• [PROBLEM]: Find the line below with "37505 - Jeep" and the line with "Solid Color Long Sleeve Ruched Jumpsuit". Output exactly those lines and everything between them, leaving out the pictures.

• [EXERCISE MATERIAL]:

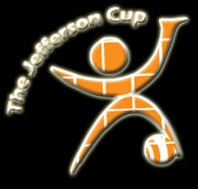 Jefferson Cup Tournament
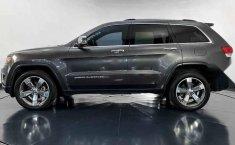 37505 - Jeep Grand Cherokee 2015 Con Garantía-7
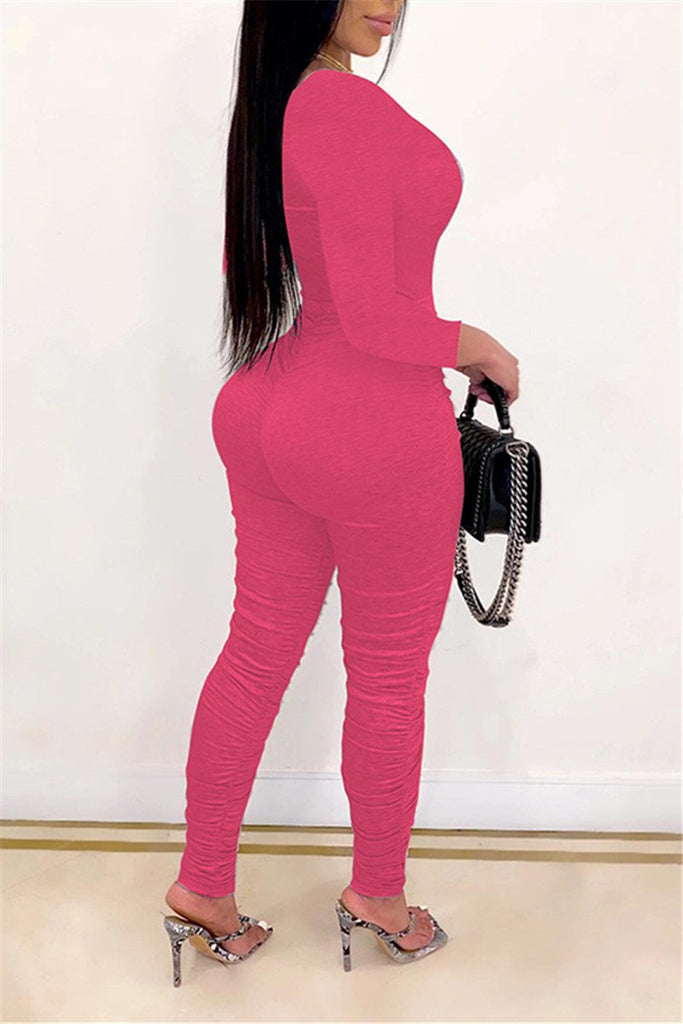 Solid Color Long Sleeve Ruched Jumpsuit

==

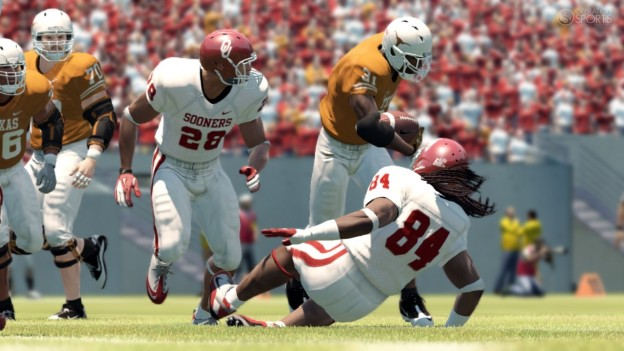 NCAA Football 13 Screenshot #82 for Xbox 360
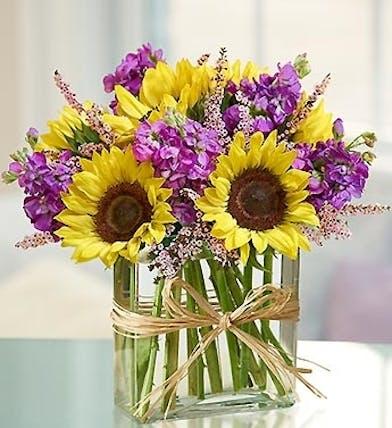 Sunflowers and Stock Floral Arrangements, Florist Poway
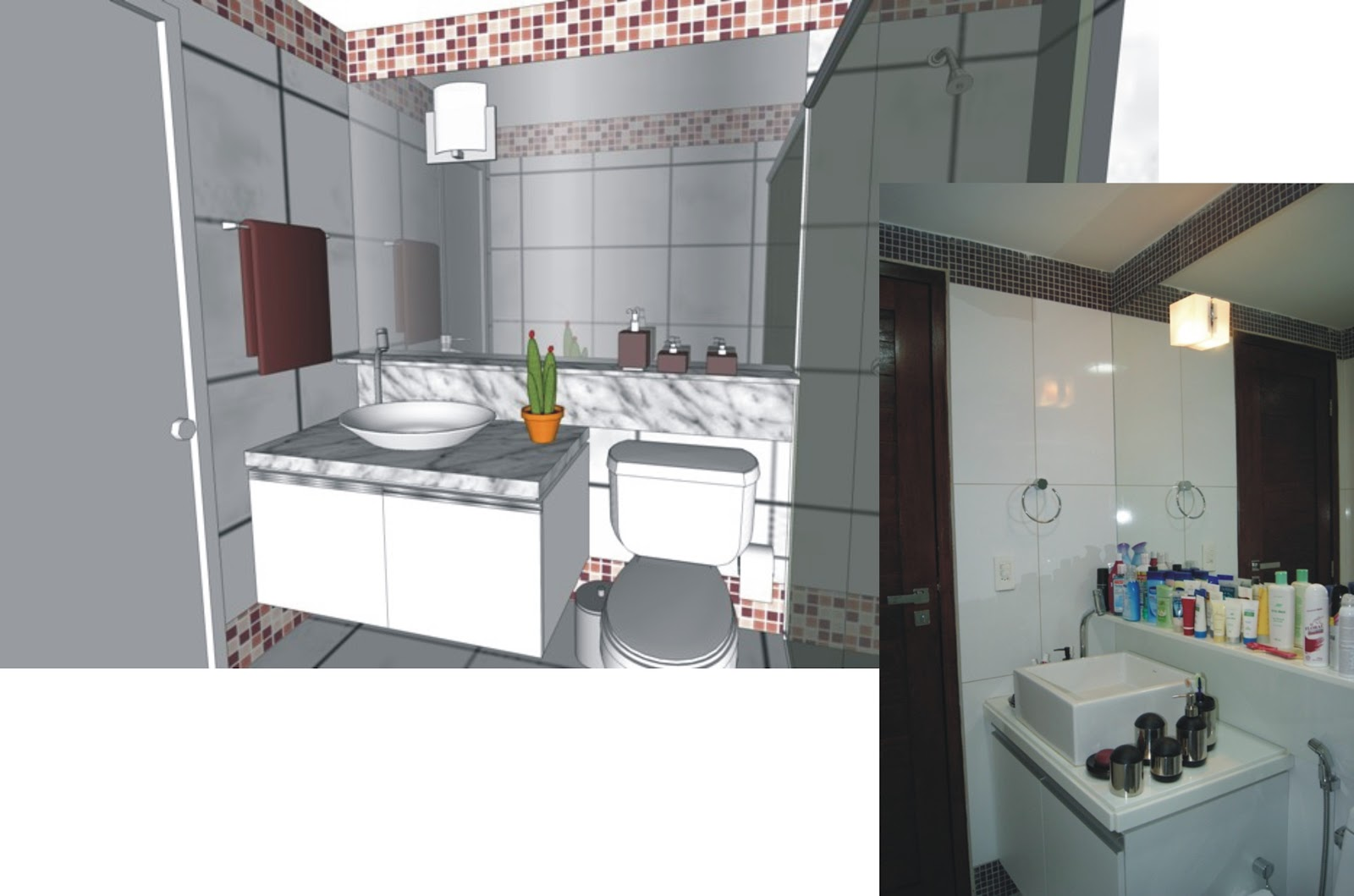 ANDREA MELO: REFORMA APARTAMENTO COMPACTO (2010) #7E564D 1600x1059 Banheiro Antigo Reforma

==

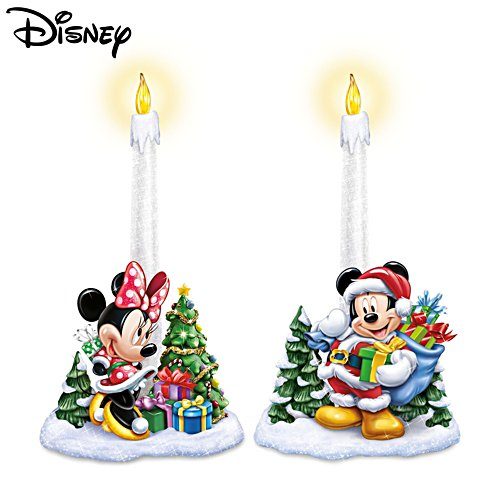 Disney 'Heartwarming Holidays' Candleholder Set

• [EXERCISE RESPONSE]:
 37505 - Jeep Grand Cherokee 2015 Con Garantía-7
 Solid Color Long Sleeve Ruched Jumpsuit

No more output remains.